FTC Releases Breach Notification Rule
Yesterday HHS published its breach notification rule for HIPAA covered entities. Today the Federal Trade Commission’s rule appeared in print, making it official also. The FTC rule applies to entities not covered by HIPAA, primarily vendors of personal health records. The rule is effective September 24, 2009. Full compliance is required by February 22, 2010.
FTC’s rule requires vendors of personal health records and related entities to notify consumers when the security of their individually identifiable health information has been breached. Both the FTC and the HHS rules were required by provisions in the American Recovery and Reinvestment Act, signed into law this past February.
As with the HHS rule, entities must notify affected individuals without unreasonable delay and no later than 60 calendar days after discovery of the breach. Neither HHS nor FTC amended the timeline specified in the ARRA provision.
The rule specifies that notifications should be written in plain language and include, to the extent possible, a brief description of what happened, the types of information involved, steps individuals should take to protect themselves, and a brief description of what the entity is doing to investigate and mitigate the breach. The notification must provide consumers with contact information that includes a tollfree number, e-mail address, and Web site or postal address.
Entities must notify the FTC, also. They must report breaches involving more than 500 people within 10 business days of discovery. This doubled the amount of time in the proposed rule. Commenters expressed concern that 5 days may not be enough time to properly investigate the incident prior to reporting it. That change may get attention in California, where state law requires healthcare entities to notify both consumers and the state of breaches within 5 days.

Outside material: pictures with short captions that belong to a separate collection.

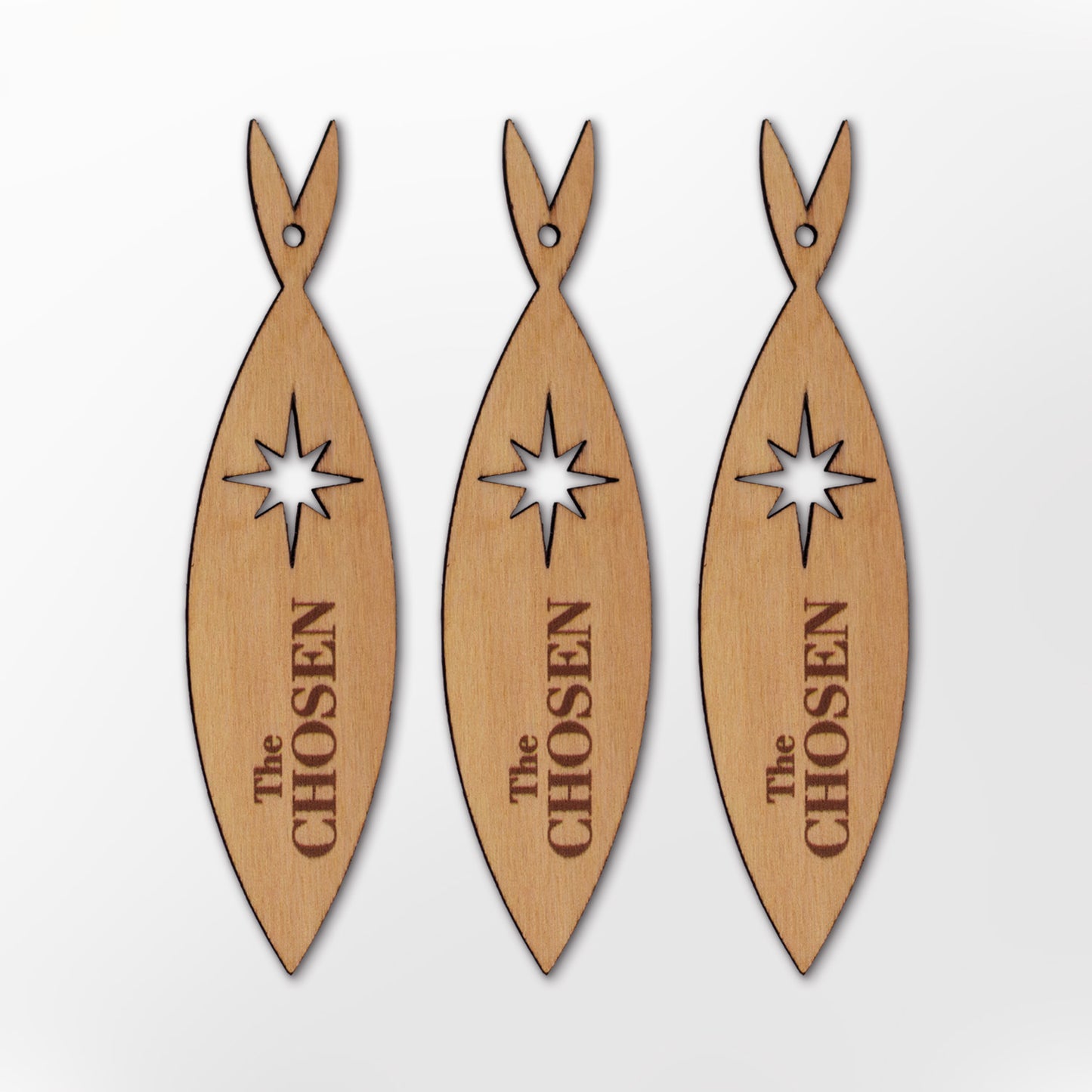 The Chosen - ozdoba choinkowa - komplet 3 szt.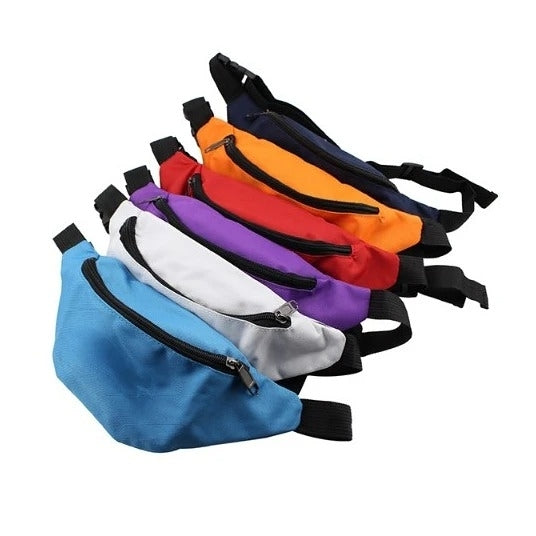 牛津布大容量腰包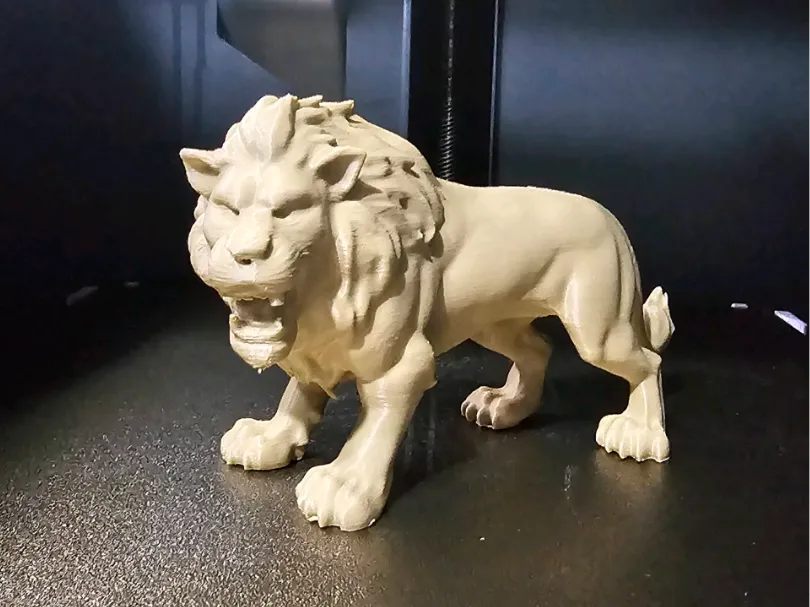 Colosseum Battle Lion - DND tabletop wargaming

The final page of the Federal Register notice includes a form that PHR vendors may use to file breach reports.
The FTC rule does not apply to HIPAA-covered entities or to “any other entity to the extent that it engages in activities as a business associate of a HIPAA-covered entity.” However, there could be instances where a company serves as both a business associates of a HIPAA-covered entity and a vendor of PHRs to the public. That entity could be subject to both the HHS and FTC. The final rule provides several examples.
The rule defines a PHR as an “electronic record of PHR identifiable health information on an individual that can be drawn from multiple sources and that is managed, shared, and controlled by or primarily for the individual.” The rule offers further definition of what information constitutes PHR identifiable health information.
Paper PHRs are not covered by the rule, because ARRA legislation specified a rule on electronic records only.
FTC defines a ‘‘PHR related entity’’ as an entity that “(1) offers products or services through the Web site of a vendor of personal health records; (2) offers products or services through the Web sites of HIPAA-covered entities that offer individuals PHRs; or (3) accesses information in a personal health record or sends information to a personal health record.”
The final rule adopts the definition of breach provided in the proposed rule: “the acquisition of unsecured PHR identifiable health information of an individual in a personal health record without the authorization of the individual.”
Preemption of state law does apply, with FTC clarifying that the final rule preempts only contrary state laws.
A state law is contrary if it would be impossible to comply with both state and federal requirements or if the state law “stands as an obstacle to the accomplishment and execution of the full purposes and objectives’’ of the federal requirements.
The rule does not preempt state laws imposing additional—as opposed to contradictory—breach notification requirements.